Plate 12. North elevation with pargetting
Parts of this building date from the 14th century, beginning as a small structure measuring approximately 18 ft. long as indicated in the drawing (Fig. 1) by the letters X and Y. It was the property of the Lord of the Manor of Ashford, and throughout much of its early history acquired the name of ‘The Cage’ from a small underground gaol leading out of its cellar (still existing, but blocked up).
In the 16th century, the first-ﬂoor was extended and supported on pillars to form a small market-stall area (Fig. 2). During the restoration in 1981/2 an oak traceried window (Fig. 3) of circa 1400 date was discovered, indicating that the building was of some importance, probably a Market Hall.
In the early years of the 17th century, the roof was raised and the front covered with decorative plaster- work known as pargetting. This had deteriorated badly and was removed and restored during the restoration. (A full account by the author appeared in Volume 101 of Archaeologia Cantiana, published by the Kent Archaeological Society, and may be consulted in the Reference Library of Ashford Library.)
Fig. 4 illustrates one of the decorative roof- brackets to be seen on the premises.

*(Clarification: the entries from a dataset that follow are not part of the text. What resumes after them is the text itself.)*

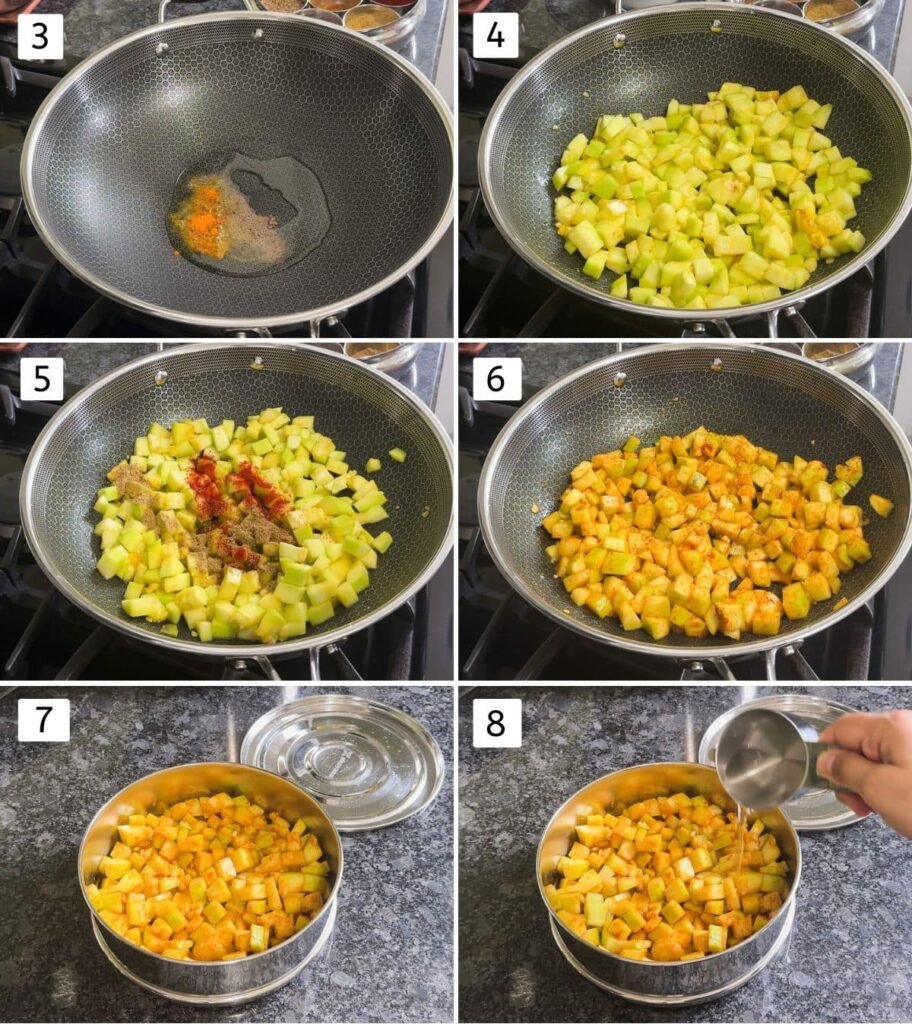 3

4

5

6

7

8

Others, each have a differently carved design, are made of oak and in excellent condition after more than 300 years. Fig. 5 shows the very large carved bracket supporting the 17th-century extension overhanging the lane to the west of the building. Fig. 6 shows a completely contrasting roof-bracket to be seen at No. 54 High Street (Reference No. 4) illustrating how the style of pavement decorative art had changed in less than a century.
1A and 1B Middle Row
This range of buildings was built against the old No. 1. The roofs show that the range comprises three separate houses, so they were built at different times, probably starting with the easterly one facing down the High Street. This has the characteristic gable. The next buildings have progressively rising roofs. This can be seen when looking up the High Street, the tallest one can be seen peeping over No. 1 when viewed from North Street. The last two appear to have always been used for commercial purposes.

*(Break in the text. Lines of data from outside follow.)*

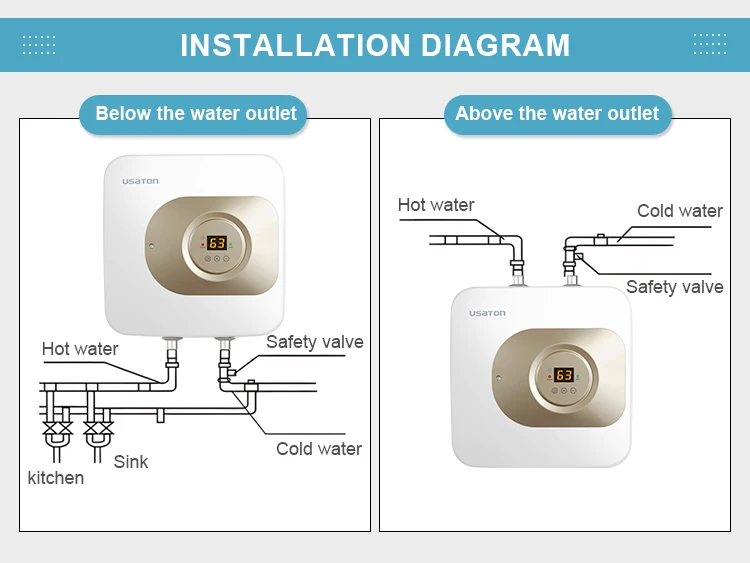 INSTALLATION DIAGRAM

Below the water outlet

USATON

63

Hot water

Safety valve

Cold water

Sink

kitchen

Above the water outlet

Hot water

Cold water

Safety valve

USATON

63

Briscall W., 1987, Discovering Ashford’s Old Buildings, Ashford, LRB Historical Publications
Name: 1A, MIDDLE ROW, 1, MIDDLE ROW
Date first listed: 24-Sep-1951
- 5344 MIDDLE ROW 24.9.51. No 1 24.9.51. No 1A TR 0142 NW 1/29II GV
- A C16 timber-framed building, much altered. 2 storeys and attics. The east front is of brown brick with 2 gables faced with roughcast. The north front is of brown brick on the ground floor and above much renewed pargetting with lozenges and circles in strapwork motifs. Tiled roof with 1 gabled dormer. 2 gables with enriched bargeboards and attic windows. 1st floor windows modern. Modern shop front.
All the items in Middle Row form a group.